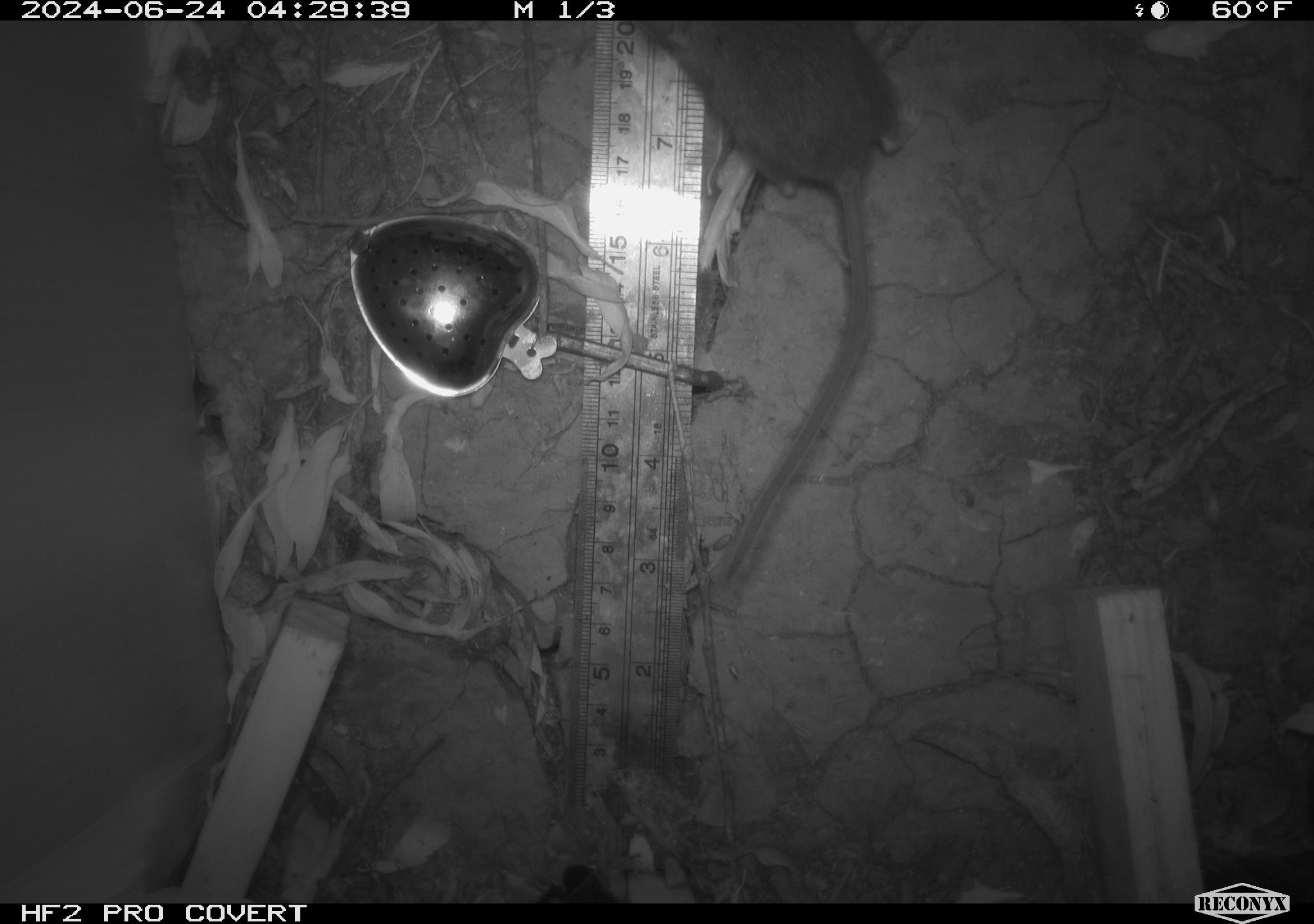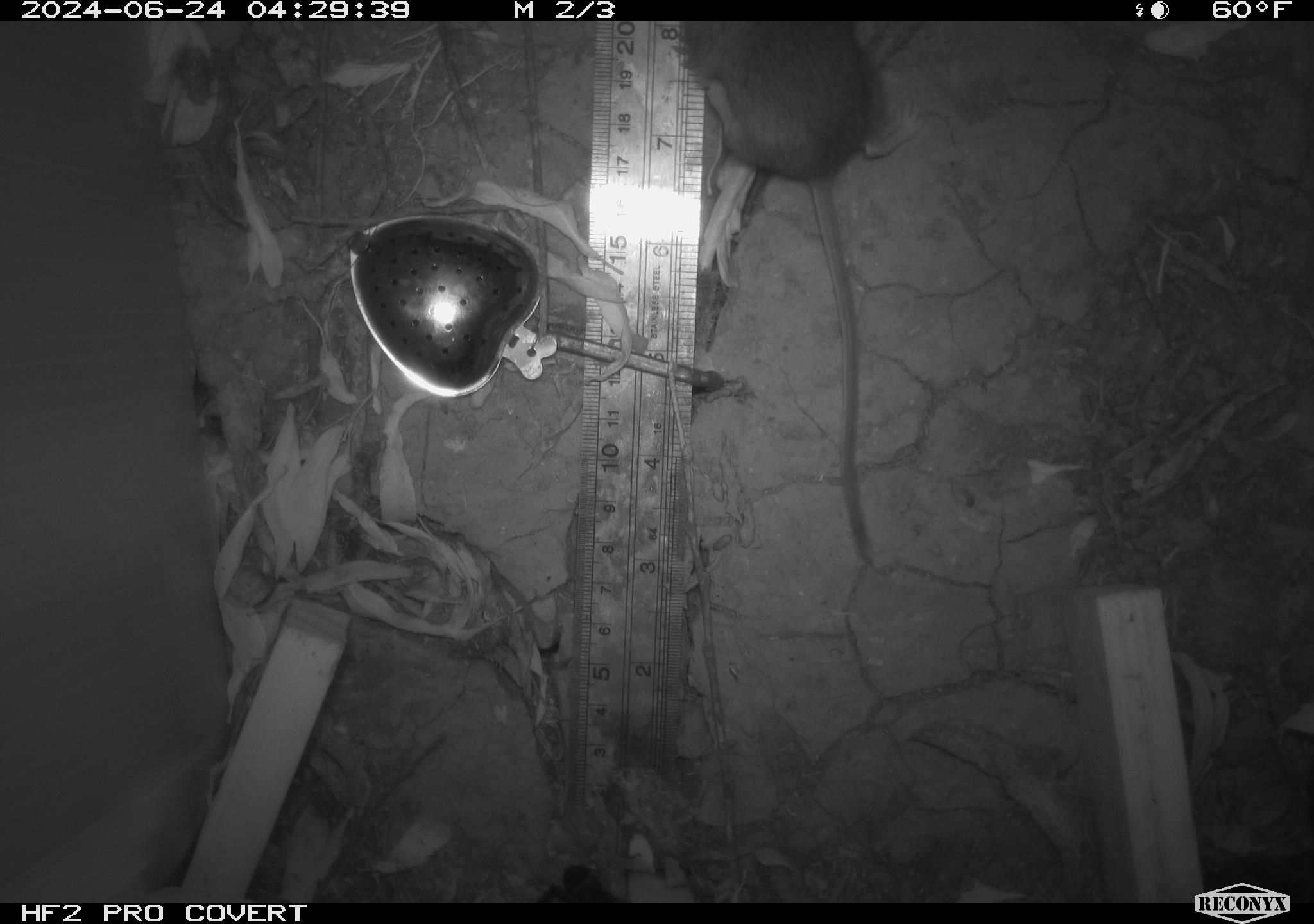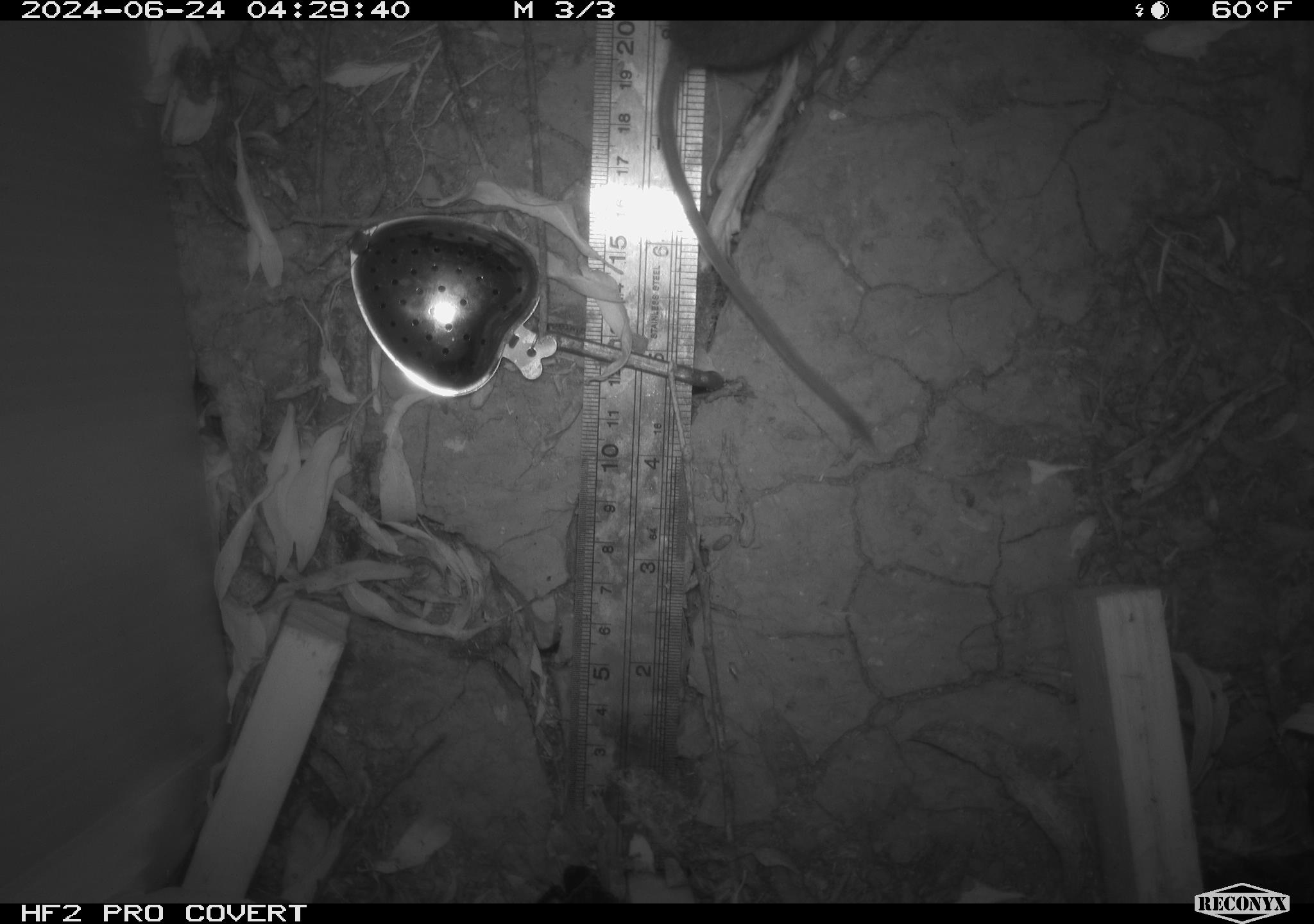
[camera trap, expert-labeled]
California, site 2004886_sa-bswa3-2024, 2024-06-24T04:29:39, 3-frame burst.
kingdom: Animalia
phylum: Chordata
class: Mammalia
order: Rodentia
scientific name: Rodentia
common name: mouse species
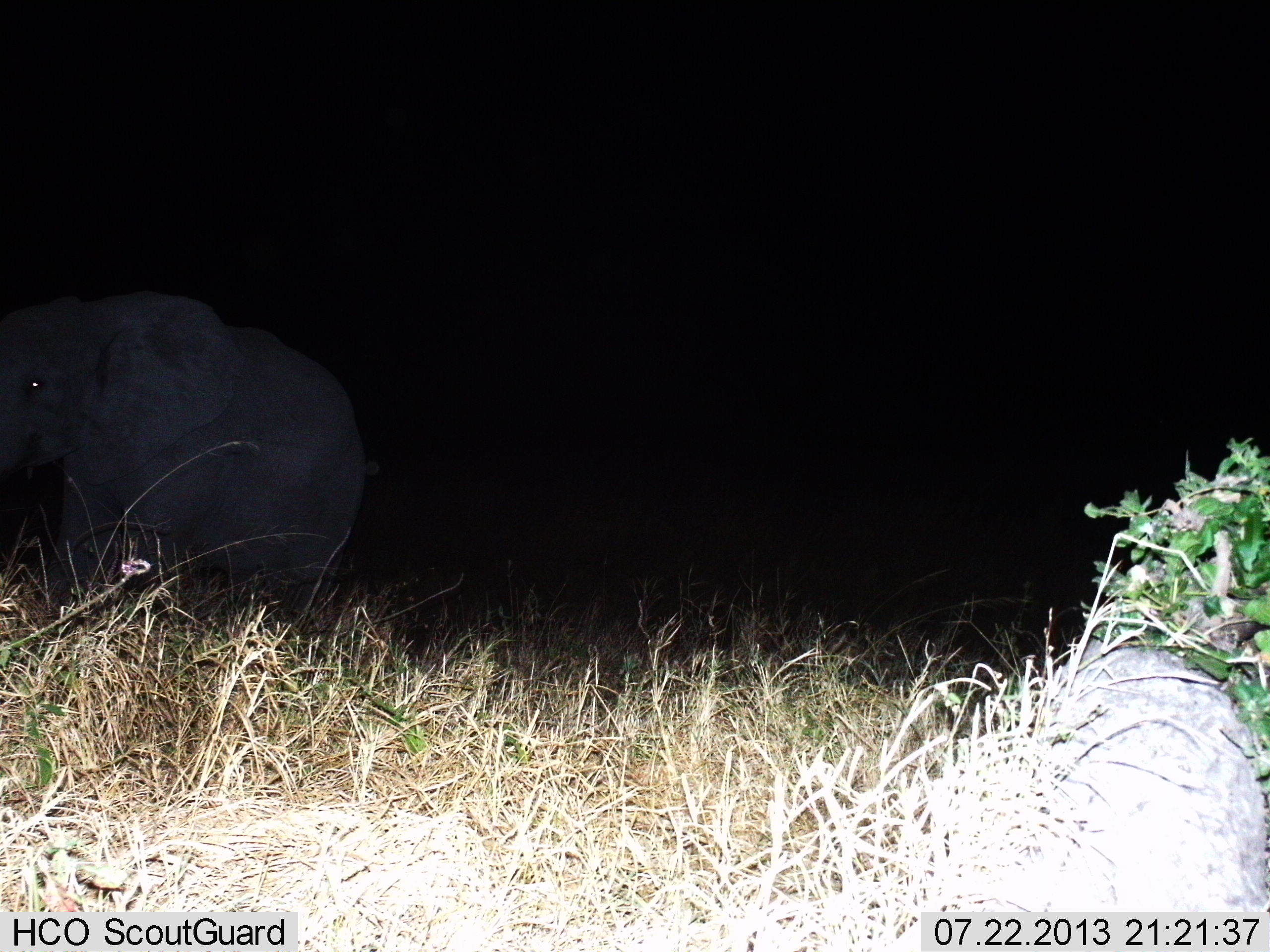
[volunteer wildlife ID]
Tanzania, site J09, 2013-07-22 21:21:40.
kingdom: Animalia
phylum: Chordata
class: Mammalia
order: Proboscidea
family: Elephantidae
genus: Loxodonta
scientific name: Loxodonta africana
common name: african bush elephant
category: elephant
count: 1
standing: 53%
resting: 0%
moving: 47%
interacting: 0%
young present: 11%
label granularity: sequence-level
──────────
Directions: Give the entries again exactly, but skip every image.

Output of the exercise:
[camera trap, expert-labeled]
California, site 2004886_sa-bswa3-2024, 2024-06-24T04:29:39, 3-frame burst.
kingdom: Animalia
phylum: Chordata
class: Mammalia
order: Rodentia
scientific name: Rodentia
common name: mouse species
[volunteer wildlife ID]
Tanzania, site J09, 2013-07-22 21:21:40.
kingdom: Animalia
phylum: Chordata
class: Mammalia
order: Proboscidea
family: Elephantidae
genus: Loxodonta
scientific name: Loxodonta africana
common name: african bush elephant
category: elephant
count: 1
standing: 53%
resting: 0%
moving: 47%
interacting: 0%
young present: 11%
label granularity: sequence-level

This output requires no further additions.